Heute ist der 18.05.2026 und in Hamburg gibt es eine Geschichte, die zum Nachdenken anregt. Wilhelm Hahn, 84 Jahre jung, steht immer noch in seinem Sicherheitsdienst bei Penny. Ja, richtig gehört – mit seinen 84 Jahren ist er einer der ältesten Security-Männer, die man sich vorstellen kann. Man fragt sich, wie das möglich ist und warum er es tut. Die Antwort ist nicht ganz so einfach, denn seine Rente von 841,79 Euro reicht hinten und vorne nicht aus. Für Wilhelm ist das Überleben ein Balanceakt zwischen seinen monatlichen Ausgaben und dem knappen Budget, das ihm zur Verfügung steht. 468 Euro Miete, dazu kommen Strom, Rundfunkgebühren und Bahntickets – da bleibt nicht viel übrig für Essen, Kleidung oder Medikamente. Er hat gerade mal 200 bis 260 Euro im Monat, um seinen Lebensunterhalt zu bestreiten.
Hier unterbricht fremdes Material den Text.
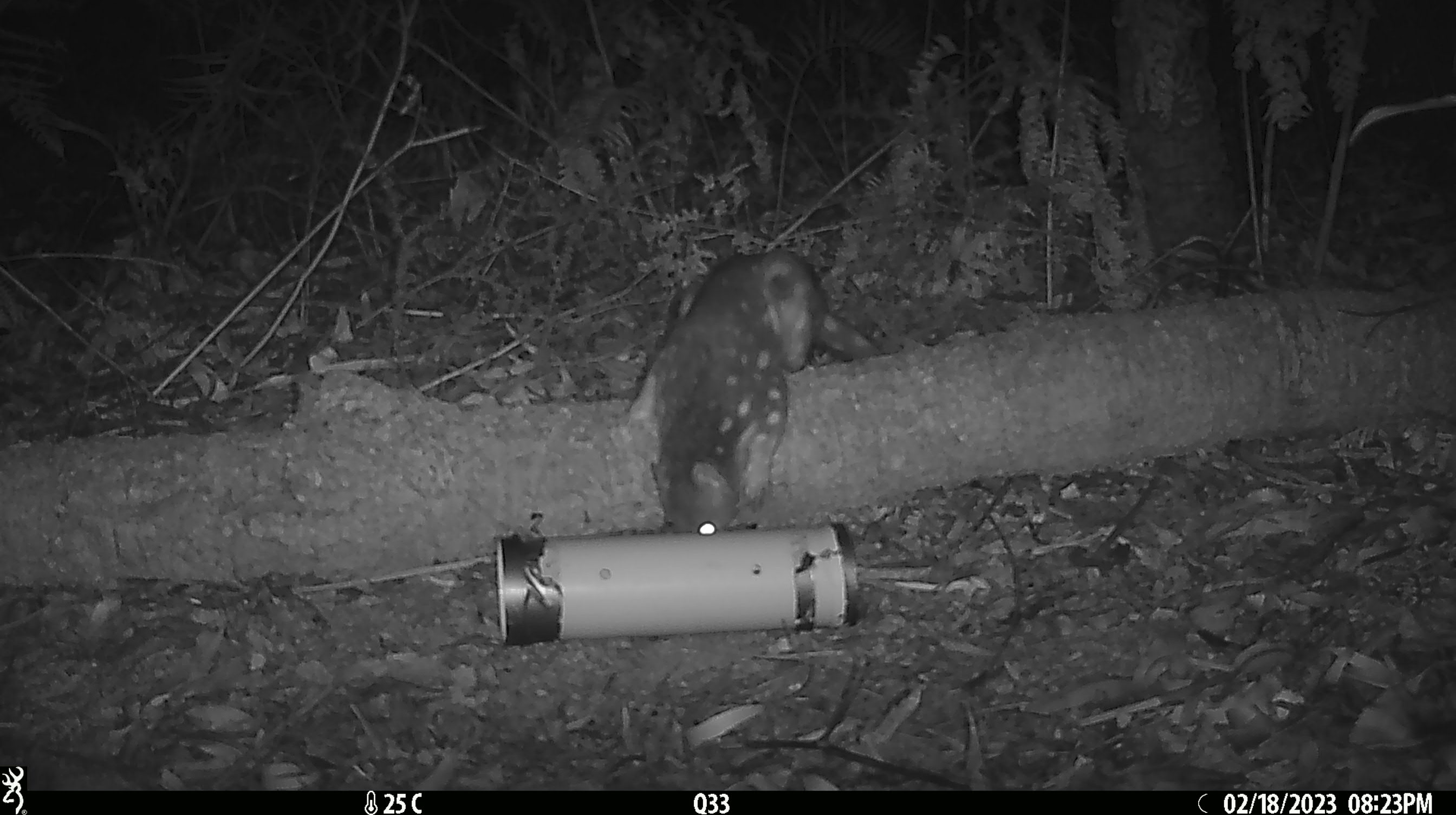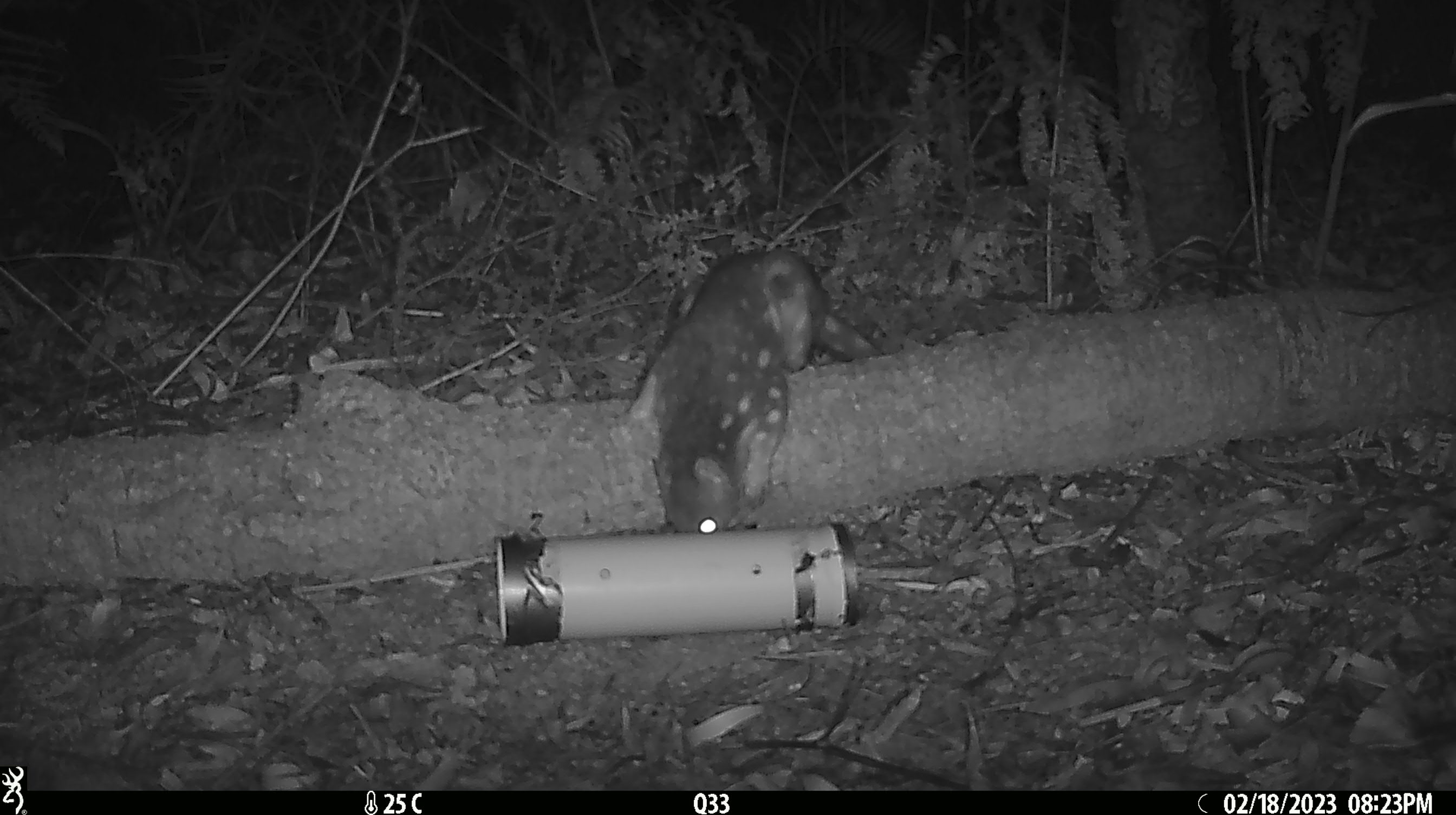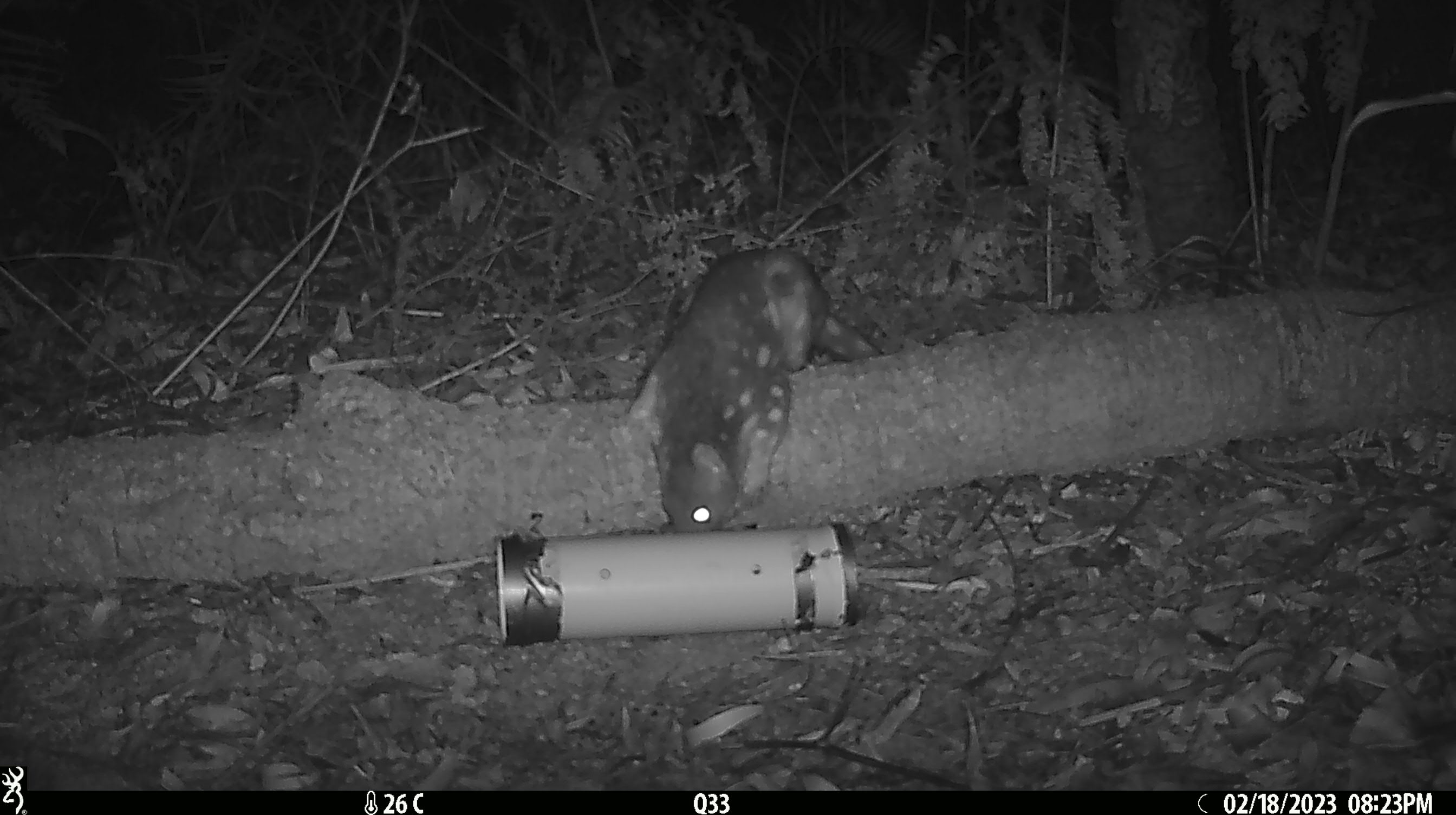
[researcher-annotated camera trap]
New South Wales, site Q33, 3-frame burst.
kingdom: Animalia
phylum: Chordata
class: Mammalia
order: Dasyuromorphia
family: Dasyuridae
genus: Dasyurus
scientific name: Dasyurus maculatus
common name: spotted-tailed quoll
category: quoll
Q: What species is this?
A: Quoll (spotted-tailed quoll) (Dasyurus maculatus).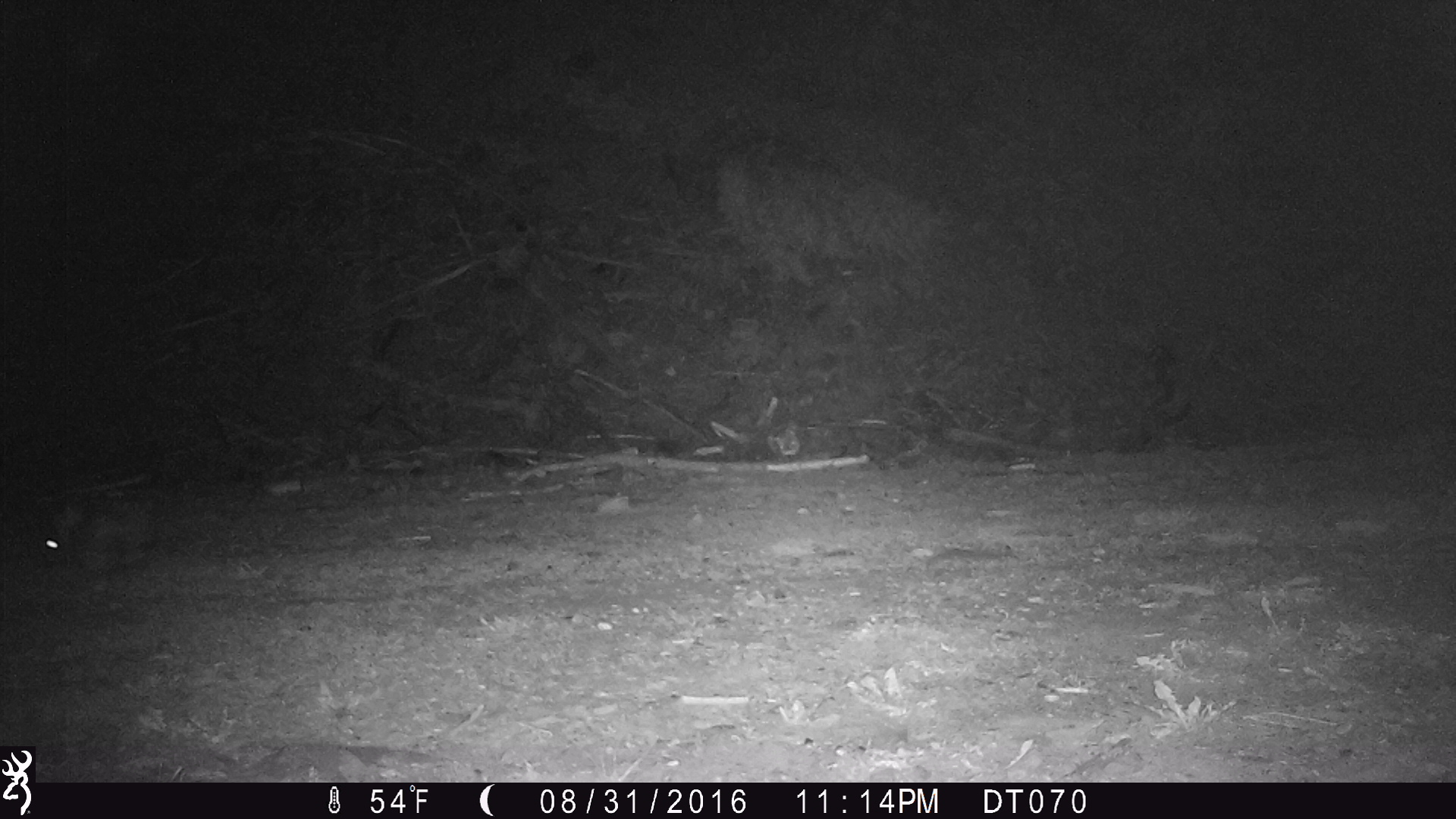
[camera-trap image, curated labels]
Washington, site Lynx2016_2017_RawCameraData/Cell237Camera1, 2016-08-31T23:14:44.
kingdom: Animalia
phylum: Chordata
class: Mammalia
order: Lagomorpha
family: Leporidae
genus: Lepus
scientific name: Lepus americanus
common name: snowshoe hare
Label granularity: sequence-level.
In seiner Jugend studierte Wilhelm in München, brach das Studium jedoch nach vier Semestern ab. Danach schlug er viele Wege ein: Er wurde Handelsvertreter, machte eine Ausbildung zum Radio- und Fernsehtechniker, fuhr Taxi und war sogar Fuhrunternehmer. Doch die Jahre im Sicherheitsdienst prägten ihn besonders. Hier kontrollierte er Firmen auf Einbruch und Feuer und hat in seiner langen Karriere nur drei Dieben entkommen lassen – beeindruckend! „Ich fühle mich fit,“ sagt er, „und mache täglich Gymnastik.“ Während andere im Alter vielleicht auf die faule Haut gehen, geht Wilhelm zu Fuß zur Arbeit, um Geld zu sparen und fit zu bleiben. Ein echter Vorbild, oder?
Ein Leben voller Stolz
Doch Wilhelm ist nicht nur ein Mann der Taten, sondern auch der Prinzipien. Grundsicherung oder Wohngeld lehnt er ab, da er sein Selbstwertgefühl wahren möchte. Man könnte fast sagen, er hat einen unerschütterlichen Stolz. Die Faustregel besagt, dass Menschen Anspruch auf Grundsicherung haben, wenn ihr Einkommen unter 1.101 Euro liegt. Für Wilhelm ist das ein Thema, mit dem er sich nicht anfreunden kann. Er hat das Gefühl, dass das soziale System nicht gerecht ist. Eine Grundsicherung könnte ihm helfen, aber die Bedingungen sind für ihn nicht akzeptabel. Schließlich hat er einen Plan B – vielleicht wird er irgendwann im Kino arbeiten, Tickets kontrollieren oder Popcorn verkaufen – das klingt fast nach einem Abenteuer!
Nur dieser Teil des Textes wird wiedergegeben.